The crowd for Guns N’ Roses show at Denver’s Mile High Stadium on Aug. 2. (Dylan Owens, The Know)
Since before I can remember, Guns N’ Roses has reminded me of the bowling alley.
It’s not just the fact that Axl Rose and Slash look like two dudes you’d find propped against a Harley Davidson in the parking lot of your local alley. (Even at 55 and 52, respectively, they still look like they could steal your beer money.) Or that Slash’s glossy, color-burst Les Paul evokes the slick oil-on-wood aesthetic of the lanes. It’s that they both conjure up memories of that certain late-1980s, early-1990s era when bowling alleys were, like the mall or a bar, a town commons — a place to park your Camaro, kick up your heels and blast Guns N’ Roses between frames.
Since those landline days, the fate of the band and the bowling alley has followed a similar trajectory. Once popular, Guns N’ Roses trended towards the gutter in the late ’90s, settling into a nostalgic corner of the heart for those who remember when the boys from Hollywood — as they’re still introduced on stage to this day — were the hottest ticket in town. (Even after Slash was kicked out of the band a little over two decades ago.)
But as you can see at Crown Lanes on the right night, nostalgia never goes out of style. Hence, Guns N’ Roses’ Not In This Lifetime Tour, which brings original members Rose, Slash and Duff McKagan together on stage for the first time since 1993’s Use Your Illusion Tour. Now in its 16th month, the circuit is the highest-grossing tour of 2017 and, if Wikipedia is to be believed, the tenth highest grossing rock tour of all time.
On Wednesday evening, Denver got its chance to see what the hundreds of millions of dollars’ worth of fuss was about. Including an opening set from alt-country troubadour Sturgill Simpson, the evening packed nearly five hours of music. Awful “Chinese Democracy” track after beautiful Soundgarden cover (a powerful late-set rendition of “Black Hole Sun”), GNR’s setlist alone swelled to 30 songs, tent-poled near the beginning, middle and end by the band’s smash hits: “Welcome to the Jungle,” “Sweet Child O’ Mine” and “Paradise City.”

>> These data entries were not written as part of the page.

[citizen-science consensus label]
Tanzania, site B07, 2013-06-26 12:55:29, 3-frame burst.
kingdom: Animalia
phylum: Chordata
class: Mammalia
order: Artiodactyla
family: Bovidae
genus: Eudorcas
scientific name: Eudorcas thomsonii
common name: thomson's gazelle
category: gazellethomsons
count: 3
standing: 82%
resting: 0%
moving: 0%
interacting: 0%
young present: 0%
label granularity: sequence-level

As economical as that sounds, fans probably could have done more with less. Many in the two-thirds full stadium took a 30-minute seat break for a stretch of slower ballads like “This I Love,” “Yesterdays” and “Coma.” Sure, the band doesn’t come around that often, but the bloat was blatant.
One potential reason for the tour’s record-setting grosses, aside from its insanely priced merch (the $ 40 T-shirts were par for the course; $ 500 leather jackets, less so), is the tour’s production. A handful of fireworks arrays aside, the Not In This Lifetime Tour was low-key in comparison to the onslaught of pyrotechnics and special effects Metallica trotted out two months prior, and downright tame compared to most arena pop shows. But seeing Rose rifle through a half-dozen outfits — including a snakeskin jacket and an ice-cube sized diamond ring for “November Rain,” beautifully adorned on the side-stage Jumbotrons by the caress of CGI rose petals — it’s obvious the money was well-spent elsewhere.

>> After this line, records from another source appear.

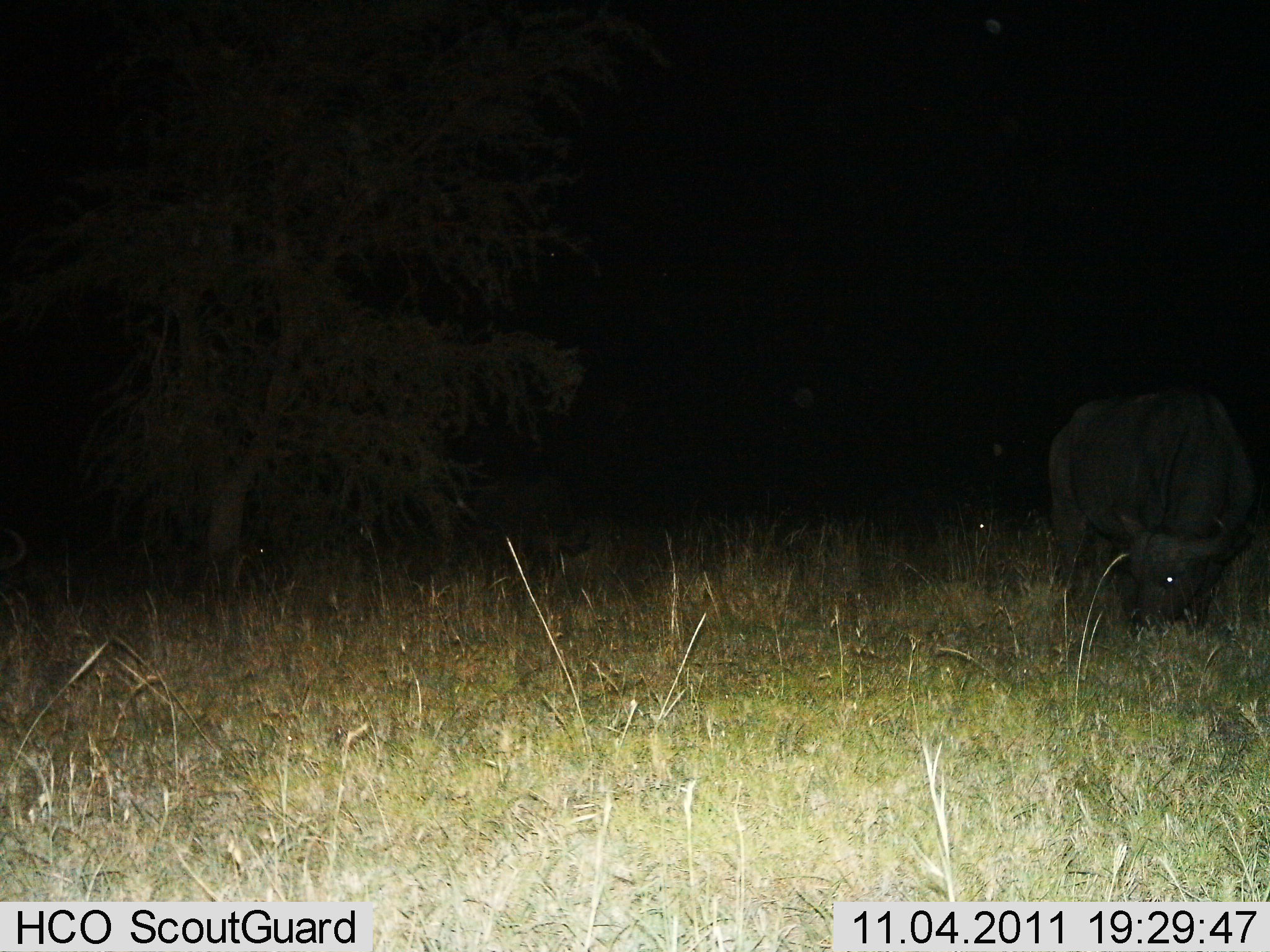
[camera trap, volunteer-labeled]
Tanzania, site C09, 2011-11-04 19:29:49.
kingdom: Animalia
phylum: Chordata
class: Mammalia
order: Artiodactyla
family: Bovidae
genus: Syncerus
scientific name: Syncerus caffer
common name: cape buffalo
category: buffalo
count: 1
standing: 25%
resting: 0%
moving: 8%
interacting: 0%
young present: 0%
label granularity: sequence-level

Much has been made about the band’s age, an inevitable topic for a group that, like the Rolling Stones, epitomized youth culture in their long-since-gone heyday. A teleprompter between the speaker wedges on stage helped Rose stay on lyric, but couldn’t help him hit all the right notes. Rose hit the stage on Wednesday sounding like he was already 20 songs deep, creaking his way through “It’s So Easy.” Three songs later, he spouted the first lines of “Welcome to the Jungle” with a conservative halt, a far cry from its original wildcat rasp. But as the sun lowered, so did his inhibitions. By the time he got to “Used To Love Her” an hour and change later, he’d found his sweet spot — by no means lithe, but more than recognizable.
Behind his signature aviators and an inky mop of curls, Slash — “from uncharted territory,” as Rose introduced him — is still as hard to parse as ever, and as routinely incredible. He is the re-animated Gregor Clegane of Guns N’ Roses, to borrow from “Game of Thrones.” He only opened his mouth once — to sing through a vocoder — instead communicating through his army of guitars. (Even his acoustic guitar was fused onto an electric.) Mapping out visionary constellations on the fretboard, he was eerily calm, as if created solely to tease out arpeggiated sweeps and work teases to “The Godfather” theme song into his solos, as he did late in the night.
In an open area to the side of the pit, the riffs scored slow dances and drunk dudes getting booted from the show. Both were appropriate: For better or worse, Guns N’ Roses left no affiliated musical memory unexamined on Wednesday. The band captured the essence that one of its (again, very expensive) T-shirts still represents — not carpe diem, but carpe noctem — while outstaying its welcome just enough to remind fans of those things better left in the dust of your attic, under that copy of “Chinese Democracy” and, yeah, those bowling shoes you never use.
Due to Guns N’ Roses’ restrictive photo policy, we did not send a photographer to cover this concert.